It is only part of the answer though, because we're never going to be able to quantify everything. And in fact, there's even arguments to say, should we even be trying to? We have to think about this more broadly, but it is definitely part of the solution, we think.

00:04:33 Andrew Kelly

Thomas, when you look at investment in places and so on, is this the kind of model that you need which looks more holistically at an issue?

00:04:44 Thomas Aubrey

Absolutely. If you're looking at a lot of the great models you've seen across continental Europe in the last sort of 30 or 40 years, they're looking at a whole series of sort of living spaces which include health, education, transportation, green spaces, etc. And I think that sort of has been lost in the in the UK, where we've had very much the sort of piece meal approach to development and I think without that integration, you're just not going to create the places that people want to live in. And I think that remains actually fundamental to public policy.

00:05:17 Andrew Kelly

Do you find other places do this better? I mean, do we spend badly in this country, for example?

00:05:23 Thomas Aubrey

Yes, we do. I think there's a whole series of of examples – and we used to do it well. I have to say, you know, the Garden City movement, the new towns, but we we don't really sort of do it at at that scale anymore. But you know, looking across in the Netherlands, in France and in Germany, they've all been embarking on, and Sweden, there’s quite large in urban developments, integrating public transport with green spaces with higher urban density living, connected to where the jobs of the future are. Often these are obviously knowledge intensive service jobs as well, and that thinking stretches out twenty 30-40 years and I think that's what we're not doing at the moment. Everything's far too piece meal. And I think when you do it, piece meal, you never really get the sort of good outcomes that you're really trying to reach for. 

Andrew Kelly:

And that must echo with TRUUD research and TRUUD findings, Daniel?

00:06:11 Daniel Black

Absolutely. I mean the in TRUUD we're looking at the decisions that caused those outcomes to happen. And I just wanted to follow on from what Thomas was saying. You know, some of the examples in Europe are truly, truly inspiring in terms of the transport that they're able to provide in terms of, you know, high functioning, high frequency tram systems, medium to high density, it's high density, but as quiet as the countryside! But, there are there are a whole range of different complex reasons for why that that was able to happen and for a whole other range of reasons.

There's a system of delivery in this country which isn't really geared towards delivering that high quality, high density environment.

00:06:55 Andrew Kelly

Thank you, Daniel. Let's go a bit deeper into this and look particularly at house building because we're about to embark on quite a major house building program. 

Thomas, not just house building a house, but general infrastructure as well. You've been critical of private finance initiatives and you see opportunities and other forms of investment like land value capture. Could you tell us about this through the work you've done looking at the East West Corridor: the Cambridge Milton Keynes, Oxford developments in terms of both infrastructure and actually affordable housing as well?

00:07:27 Thomas Aubrey

So I think there's a couple of really important things when you're trying to sort of plan at scale and accelerate house building. And the first is you need to put in the infrastructure up front. You know, without the infrastructure being put upfront, obviously the demand for housing is going to be lower just because the communication between places is poorer, but also then house builders are less likely to want to go and build there anyway, so I think that's absolutely key.

When you then start to think through, OK, so if we're gonna put the infrastructure up front, we do not need to start thinking about different financing arrangements. So, if we go back to the new towns, the garden cities. This is exactly how they we're thinking about these processes. We put the infrastructure and upfront and then we create service plots and sell those off to house builders, and then the house builders can start building out the town through time.

• Excerpted data:
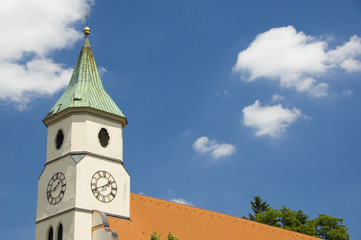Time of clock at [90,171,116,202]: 1:41
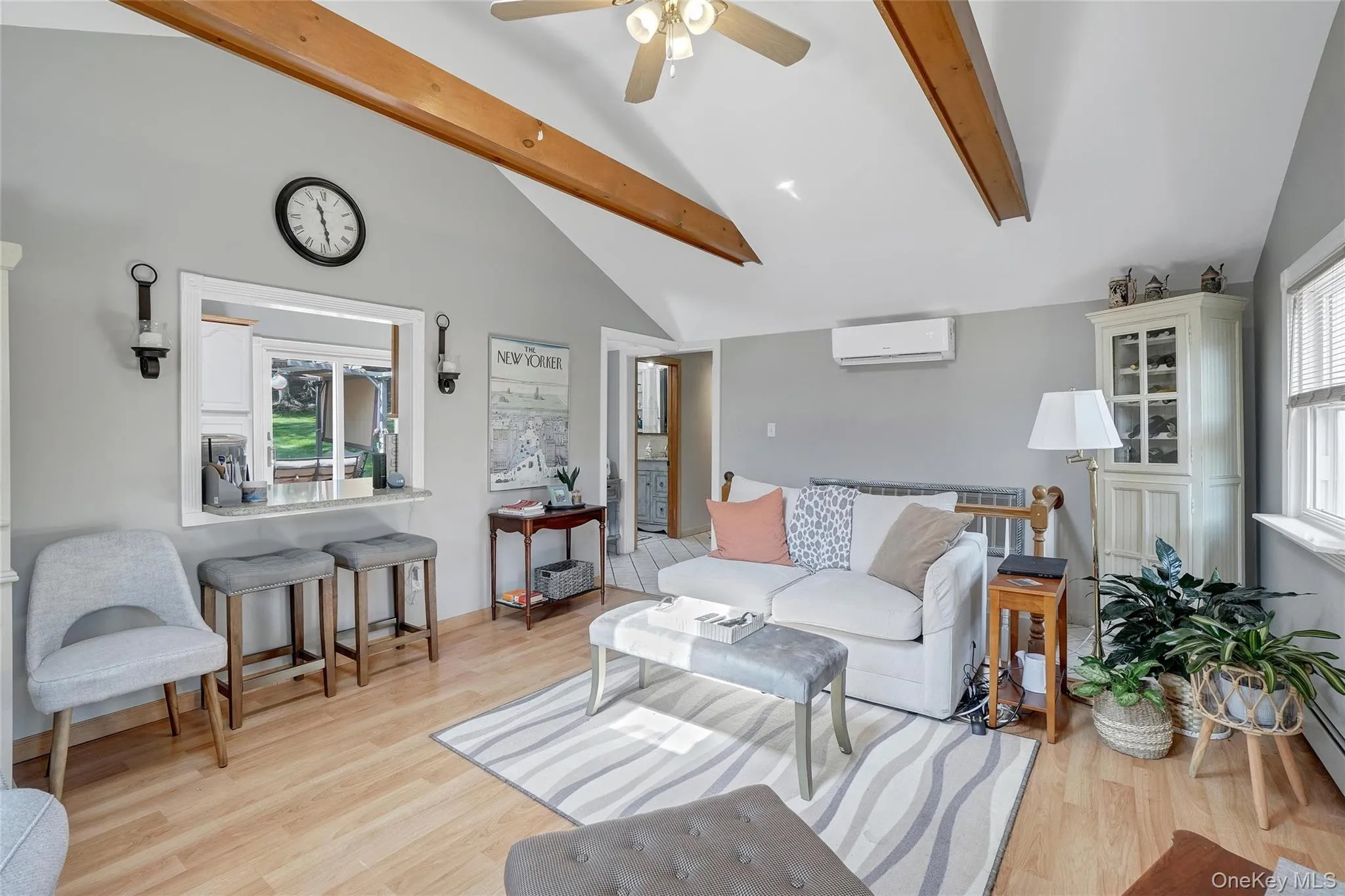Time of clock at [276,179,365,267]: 11:27
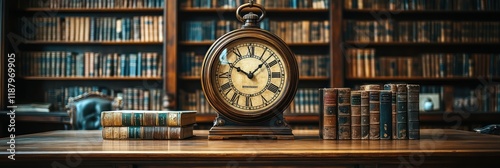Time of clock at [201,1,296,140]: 10:07
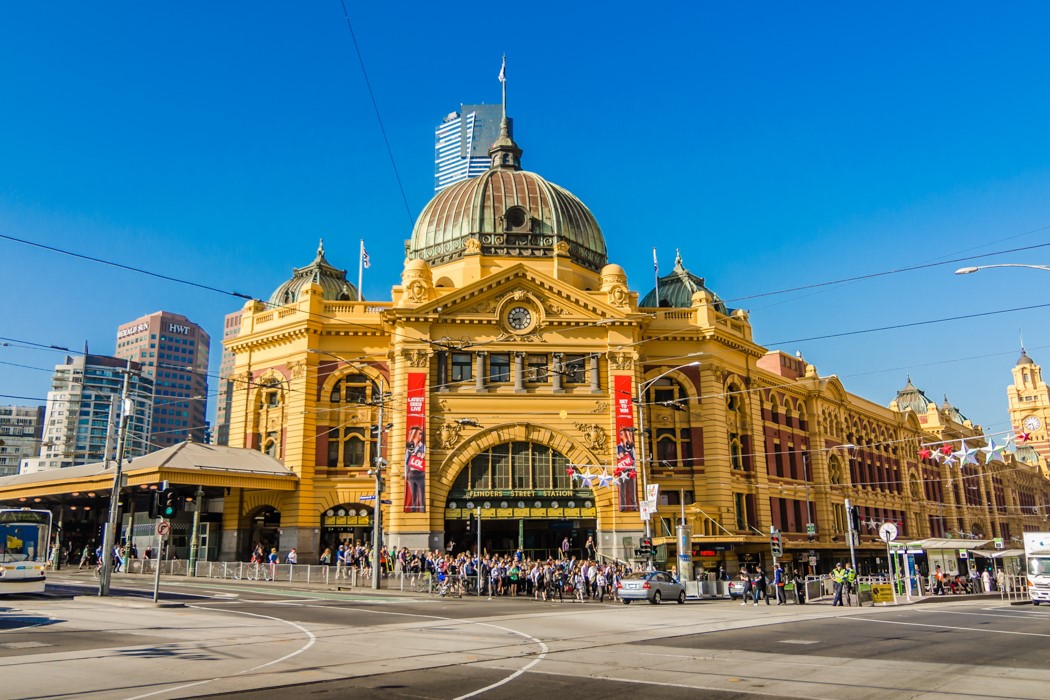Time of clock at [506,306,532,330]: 8:29
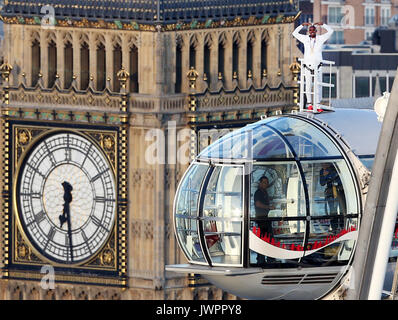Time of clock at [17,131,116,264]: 6:29
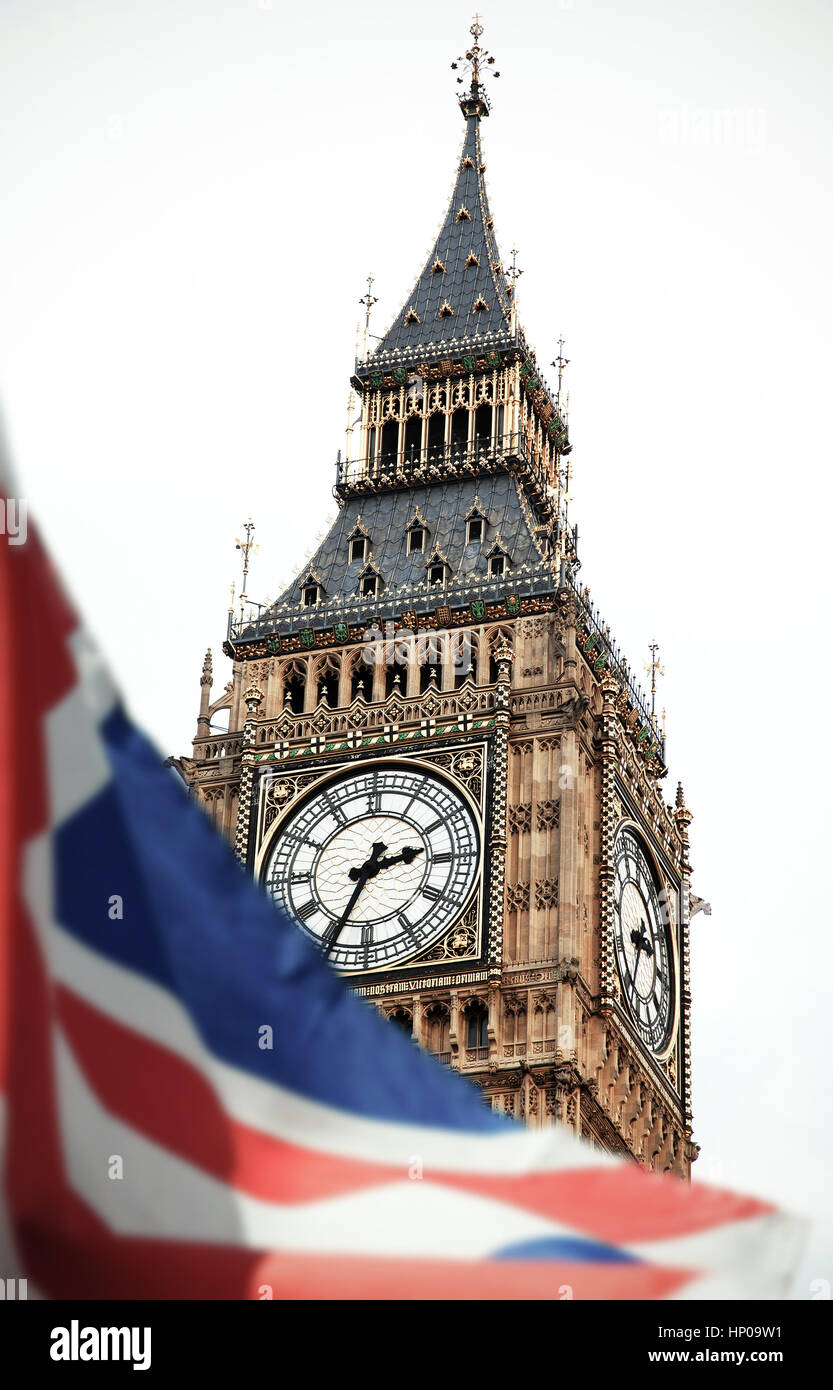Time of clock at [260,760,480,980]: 2:34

• What you have to do:
Continue the discussion of planning and financing infrastructure and housing from the point where it stops. The records play no part in what comes next.

• Result of this task:
One of the major drivers of funding is the uplift in land values you get when you're buying agricultural value and then once you put the infrastructure in, you can then award planning permission for those plots. But that big jump in the values of those plots is quite an important part of funding the success of that infrastructure as well. Of course, there are other funding streams as well you'll get, such as the track receipts from partially the track receipts from the public transport networks, as well as smaller areas like business rates and you may get some car parking fees as well, but really the central viability for all of the new towns and garden cities, and it's very much the case across Europe, is to be able to capture that uplift in in sort of agricultural values to residential value. But of course you have to put in the infrastructure to ensure that those values remain high.

00:09:07 Andrew Kelly

And is that predominantly government spend that needs to put that infrastructure in or does it come from other sources?

00:09:11 Thomas Aubrey

Well, the way you can do this is to raise capital in the capital markets. You could raise a 40 year loan, obviously the people buying those bonds will be private investors and the bondholders will get getting their money back as the cash flows come through from the rest of the project. So, although these are publicly-led projects and the important thing in the end is that you get these private sources of funding that actually pay it back. That's very important when you start to think about fiscal rules, one of the central criteria for the European Union with the MASTRICK criteria was to enable projects that were funded by private sources to be off balance sheet, and I think that's why we've had such higher levels of investment across parts of the European Union. But where you having to fund things from taxation, then that's on balance sheet, and that obviously has a a fiscal impact. So I think those two are quite different ways of doing things, but I do think the public-led model where you're having private sources of funding has certainly been very successful and across many parts of Europe.

00:10:11 Andrew Kelly

And Daniel, when you're working in in the TRUUD project, how much attention have you paid in your discussions to these issues of financing, particularly the change to more healthier places?

00:10:24 Daniel Black

They certainly came out. I mean, I was just thinking about in terms of land value or land value capture and uplifting land value. It was interesting we in our pilot project ‘upstream’ we interviewed around 30 Senior decision makers from across public and private sector and there was broad support actually for it, but a very senior person from the private sector said it would be dangerous to try and intervene in that area and it it's been a discussion ongoing for a long time with little progress made. And So what I'm curious about is why it's taking so long to get progress in that area.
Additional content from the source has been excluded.